Quote verbatim the span of lines that begins the listing below and closes with the line containing "content_type: application/javascript; charset=utf-8".

________________________

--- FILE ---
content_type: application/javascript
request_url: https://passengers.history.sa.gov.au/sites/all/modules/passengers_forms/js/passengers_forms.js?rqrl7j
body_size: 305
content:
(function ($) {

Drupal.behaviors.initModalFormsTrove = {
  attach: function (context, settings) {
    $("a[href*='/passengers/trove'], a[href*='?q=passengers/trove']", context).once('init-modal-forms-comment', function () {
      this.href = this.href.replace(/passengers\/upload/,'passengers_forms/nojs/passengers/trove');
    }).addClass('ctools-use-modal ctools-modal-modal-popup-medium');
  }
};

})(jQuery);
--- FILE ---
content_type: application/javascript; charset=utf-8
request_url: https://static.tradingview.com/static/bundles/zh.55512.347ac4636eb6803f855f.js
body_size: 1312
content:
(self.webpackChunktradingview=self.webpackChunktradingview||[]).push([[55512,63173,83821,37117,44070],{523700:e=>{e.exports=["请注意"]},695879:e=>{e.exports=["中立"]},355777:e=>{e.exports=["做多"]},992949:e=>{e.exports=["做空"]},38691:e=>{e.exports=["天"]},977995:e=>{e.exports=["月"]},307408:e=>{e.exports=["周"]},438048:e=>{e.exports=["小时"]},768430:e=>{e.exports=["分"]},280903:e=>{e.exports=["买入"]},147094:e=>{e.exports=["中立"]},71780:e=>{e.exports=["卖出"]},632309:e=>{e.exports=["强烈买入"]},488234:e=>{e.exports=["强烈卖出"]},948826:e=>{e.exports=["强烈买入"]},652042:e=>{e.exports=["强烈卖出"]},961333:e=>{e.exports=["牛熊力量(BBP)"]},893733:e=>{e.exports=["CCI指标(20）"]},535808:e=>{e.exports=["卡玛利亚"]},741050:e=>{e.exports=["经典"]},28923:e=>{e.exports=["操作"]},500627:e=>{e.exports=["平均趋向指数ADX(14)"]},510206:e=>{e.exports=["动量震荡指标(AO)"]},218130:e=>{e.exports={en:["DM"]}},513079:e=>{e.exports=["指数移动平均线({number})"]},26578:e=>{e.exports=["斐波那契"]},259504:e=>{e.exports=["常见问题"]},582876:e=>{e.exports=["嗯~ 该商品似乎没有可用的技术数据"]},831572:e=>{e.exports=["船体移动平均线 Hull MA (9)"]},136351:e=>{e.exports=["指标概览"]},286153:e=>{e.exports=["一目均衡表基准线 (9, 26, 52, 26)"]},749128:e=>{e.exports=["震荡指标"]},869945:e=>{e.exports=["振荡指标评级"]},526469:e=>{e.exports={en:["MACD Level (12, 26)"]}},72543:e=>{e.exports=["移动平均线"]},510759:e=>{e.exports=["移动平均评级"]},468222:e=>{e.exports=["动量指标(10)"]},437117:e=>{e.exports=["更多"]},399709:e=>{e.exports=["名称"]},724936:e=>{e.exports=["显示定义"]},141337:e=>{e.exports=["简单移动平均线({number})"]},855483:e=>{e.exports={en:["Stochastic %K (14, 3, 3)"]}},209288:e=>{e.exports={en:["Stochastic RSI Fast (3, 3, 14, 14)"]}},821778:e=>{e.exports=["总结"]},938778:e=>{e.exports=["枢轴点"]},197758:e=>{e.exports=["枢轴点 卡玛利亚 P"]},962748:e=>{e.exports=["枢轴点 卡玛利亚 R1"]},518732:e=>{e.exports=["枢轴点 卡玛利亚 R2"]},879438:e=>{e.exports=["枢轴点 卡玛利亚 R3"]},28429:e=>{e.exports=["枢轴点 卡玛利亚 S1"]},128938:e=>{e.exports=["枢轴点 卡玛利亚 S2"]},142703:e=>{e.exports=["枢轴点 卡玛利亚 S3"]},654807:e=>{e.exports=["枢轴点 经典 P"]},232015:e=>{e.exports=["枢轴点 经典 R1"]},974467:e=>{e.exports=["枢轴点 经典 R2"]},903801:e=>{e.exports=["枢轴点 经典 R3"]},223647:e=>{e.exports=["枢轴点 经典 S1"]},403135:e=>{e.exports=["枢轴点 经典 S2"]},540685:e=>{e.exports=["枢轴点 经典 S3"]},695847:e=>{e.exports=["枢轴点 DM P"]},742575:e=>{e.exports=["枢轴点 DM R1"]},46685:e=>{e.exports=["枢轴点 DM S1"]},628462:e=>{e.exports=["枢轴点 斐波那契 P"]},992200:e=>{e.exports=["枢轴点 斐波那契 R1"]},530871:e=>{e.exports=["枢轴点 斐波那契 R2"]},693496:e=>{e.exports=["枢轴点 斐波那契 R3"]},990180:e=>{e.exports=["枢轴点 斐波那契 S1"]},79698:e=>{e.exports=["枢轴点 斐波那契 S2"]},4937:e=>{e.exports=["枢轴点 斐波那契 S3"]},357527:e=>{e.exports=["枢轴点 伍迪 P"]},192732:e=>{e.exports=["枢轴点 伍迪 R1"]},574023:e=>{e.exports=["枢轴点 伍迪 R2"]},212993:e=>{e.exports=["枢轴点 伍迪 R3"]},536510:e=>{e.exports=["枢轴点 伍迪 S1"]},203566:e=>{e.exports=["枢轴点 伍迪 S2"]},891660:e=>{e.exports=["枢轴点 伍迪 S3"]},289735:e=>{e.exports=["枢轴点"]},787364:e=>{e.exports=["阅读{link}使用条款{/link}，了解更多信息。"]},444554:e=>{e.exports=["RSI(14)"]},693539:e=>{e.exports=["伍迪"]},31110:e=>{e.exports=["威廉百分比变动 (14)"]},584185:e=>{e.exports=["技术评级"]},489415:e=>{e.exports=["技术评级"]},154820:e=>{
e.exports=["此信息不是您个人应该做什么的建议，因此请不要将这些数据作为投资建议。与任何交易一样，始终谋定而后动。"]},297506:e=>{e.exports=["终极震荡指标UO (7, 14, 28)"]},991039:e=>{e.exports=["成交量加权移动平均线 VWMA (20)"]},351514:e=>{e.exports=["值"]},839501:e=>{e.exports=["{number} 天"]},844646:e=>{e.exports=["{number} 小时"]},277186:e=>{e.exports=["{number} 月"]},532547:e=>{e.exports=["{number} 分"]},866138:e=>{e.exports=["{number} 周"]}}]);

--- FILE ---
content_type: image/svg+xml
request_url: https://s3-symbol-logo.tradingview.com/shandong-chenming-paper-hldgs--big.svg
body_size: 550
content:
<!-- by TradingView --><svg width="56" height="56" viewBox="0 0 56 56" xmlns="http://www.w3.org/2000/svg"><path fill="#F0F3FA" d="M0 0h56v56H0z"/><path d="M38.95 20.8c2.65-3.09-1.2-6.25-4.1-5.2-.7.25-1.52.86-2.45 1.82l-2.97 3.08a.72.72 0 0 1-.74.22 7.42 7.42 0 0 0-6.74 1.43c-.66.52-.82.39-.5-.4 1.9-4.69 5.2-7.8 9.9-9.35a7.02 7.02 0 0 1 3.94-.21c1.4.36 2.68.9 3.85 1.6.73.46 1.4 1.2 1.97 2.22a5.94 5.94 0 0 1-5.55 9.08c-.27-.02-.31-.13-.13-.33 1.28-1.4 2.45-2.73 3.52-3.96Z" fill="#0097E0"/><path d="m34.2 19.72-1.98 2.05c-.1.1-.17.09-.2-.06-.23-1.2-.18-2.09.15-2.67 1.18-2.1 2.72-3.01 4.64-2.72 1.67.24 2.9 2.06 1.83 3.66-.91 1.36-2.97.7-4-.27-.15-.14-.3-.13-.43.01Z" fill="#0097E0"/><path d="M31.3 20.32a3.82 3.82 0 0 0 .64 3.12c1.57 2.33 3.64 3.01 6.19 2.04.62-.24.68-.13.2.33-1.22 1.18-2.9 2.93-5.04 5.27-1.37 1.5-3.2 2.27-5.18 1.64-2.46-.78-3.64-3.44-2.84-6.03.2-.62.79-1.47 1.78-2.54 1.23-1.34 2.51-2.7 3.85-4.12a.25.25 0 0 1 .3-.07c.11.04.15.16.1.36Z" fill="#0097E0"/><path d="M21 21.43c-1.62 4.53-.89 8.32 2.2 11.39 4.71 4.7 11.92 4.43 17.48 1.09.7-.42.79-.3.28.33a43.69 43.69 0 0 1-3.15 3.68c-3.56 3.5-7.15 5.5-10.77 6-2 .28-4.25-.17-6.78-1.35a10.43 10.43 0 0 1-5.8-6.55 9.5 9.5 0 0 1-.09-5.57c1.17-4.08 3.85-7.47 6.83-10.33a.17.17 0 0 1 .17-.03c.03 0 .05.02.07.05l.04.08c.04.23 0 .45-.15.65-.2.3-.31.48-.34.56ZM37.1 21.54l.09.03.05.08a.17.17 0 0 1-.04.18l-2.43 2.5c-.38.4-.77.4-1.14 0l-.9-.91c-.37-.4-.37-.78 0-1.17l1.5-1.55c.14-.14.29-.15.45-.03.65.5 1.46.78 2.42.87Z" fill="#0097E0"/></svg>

________________________

SOLUTION:
--- FILE ---
content_type: application/javascript
request_url: https://passengers.history.sa.gov.au/sites/all/modules/passengers_forms/js/passengers_forms.js?rqrl7j
body_size: 305
content:
(function ($) {

Drupal.behaviors.initModalFormsTrove = {
  attach: function (context, settings) {
    $("a[href*='/passengers/trove'], a[href*='?q=passengers/trove']", context).once('init-modal-forms-comment', function () {
      this.href = this.href.replace(/passengers\/upload/,'passengers_forms/nojs/passengers/trove');
    }).addClass('ctools-use-modal ctools-modal-modal-popup-medium');
  }
};

})(jQuery);
--- FILE ---
content_type: application/javascript; charset=utf-8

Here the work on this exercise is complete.